**ИСХОДНЫЙ ТЕКСТ:**
"""
С.М.: Мне что-то начинает казаться, что и у нас есть победитель в лице американского офицера. Американцами была даже выпущена книга "Победа", в которой поражение коммунистической партии, экономический хаос, в дальнейшем распад СССР и еще больший, как мы убедились, экономический хаос после распада приписываются эффективной работе соответствующего ведомства. Конечно, они много на себя берут, мы тоже постарались, но надо признаться: все сегодня ждут очередного приезда Клинтона, втайне недеясь, что "барин нас рассудит".

К.В.: У нас американское влияние дошло до конкретных школьных программ, до выбора школьного учебника. Американо-английская администрация влияла на все сферы. У вас такого нет.

С.М.: Допустим, хотя многие скажут, что как раз так оно и есть...

К.В.: Есть влияние политических идей, коммерческих структур, но я посетил Россию в августе 1991 года и сам был свидетелем веры российских людей в западную демократию. То, что мы видели в последующие годы, было явным разочарованием. Но тут надо сделать двоеточие. То, что шло в Россию под знаком западной демократии, таковой не являлось. То, что принесли в Россию с Запада, принесли отдельные люди со своими узкопрагматическими целями. На этих основаниях нельзя перестать верить в демократию.

С.М. Тем не менее, в Ваших словах проскользнул негативный оттенок относительно роли американского офицера-прогрессора... В таком случае, как сказалось насильственное насаждение демократии в Германии на процессе ее осмысления?

К.В.: Сначала не очень положительно. У нации были другие ценностные ориентации. Но "обучение" шло с одновременным показом результатов предыдущей политики. И это хорошо, что у немцев был некоторое время комплекс вины за все, что было сделано для немцев и якобы во имя немцев. Однако мы были деморализованы. Было разрушено немецкое высокомерие, основывавшееся на том, что мы несем другим нациям культуру. Такой ломки в России нет, как нет и внешней инстанции, которая могла бы содействовать пониманию того, что было в советской истории. Спасение изнутри всегда очень и очень сложная задача.

С.М.: Эта задача была провалена. Но вы сказали о деморализации. В чем тогда заключался синтез? Какое национальное самоощущение должно было выработаться в результате?
"""
**ЗАДАНИЯ:**
(a) Выпишите из интервью фрагмент от слов «К.В.: Сначала не» до слов «очень сложная задача.» включительно.
(b) Когда, согласно интервью, К.В. посетил Россию?

**ИСХОДНЫЕ ДАННЫЕ:**
"""
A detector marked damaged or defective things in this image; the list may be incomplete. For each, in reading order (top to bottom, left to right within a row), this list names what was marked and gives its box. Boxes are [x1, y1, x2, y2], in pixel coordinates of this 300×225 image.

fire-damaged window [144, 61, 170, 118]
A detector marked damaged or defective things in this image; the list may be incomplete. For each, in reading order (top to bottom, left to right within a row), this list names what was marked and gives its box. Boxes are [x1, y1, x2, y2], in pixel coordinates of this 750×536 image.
"""
"""
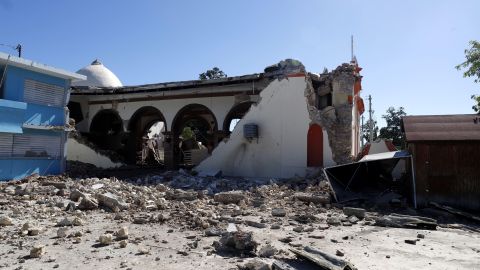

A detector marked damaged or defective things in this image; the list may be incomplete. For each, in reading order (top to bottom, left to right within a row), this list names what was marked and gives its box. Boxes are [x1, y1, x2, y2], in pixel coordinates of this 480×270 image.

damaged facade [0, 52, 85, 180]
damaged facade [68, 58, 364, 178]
"""
"""
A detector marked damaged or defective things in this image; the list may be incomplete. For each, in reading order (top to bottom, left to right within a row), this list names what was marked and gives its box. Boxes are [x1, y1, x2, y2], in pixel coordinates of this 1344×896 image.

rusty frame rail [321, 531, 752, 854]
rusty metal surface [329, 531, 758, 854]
"""
**ОТВЕТЫ:**
(a)
К.В.: Сначала не очень положительно. У нации были другие ценностные ориентации. Но "обучение" шло с одновременным показом результатов предыдущей политики. И это хорошо, что у немцев был некоторое время комплекс вины за все, что было сделано для немцев и якобы во имя немцев. Однако мы были деморализованы. Было разрушено немецкое высокомерие, основывавшееся на том, что мы несем другим нациям культуру. Такой ломки в России нет, как нет и внешней инстанции, которая могла бы содействовать пониманию того, что было в советской истории. Спасение изнутри всегда очень и очень сложная задача.

(b) В августе 1991 года.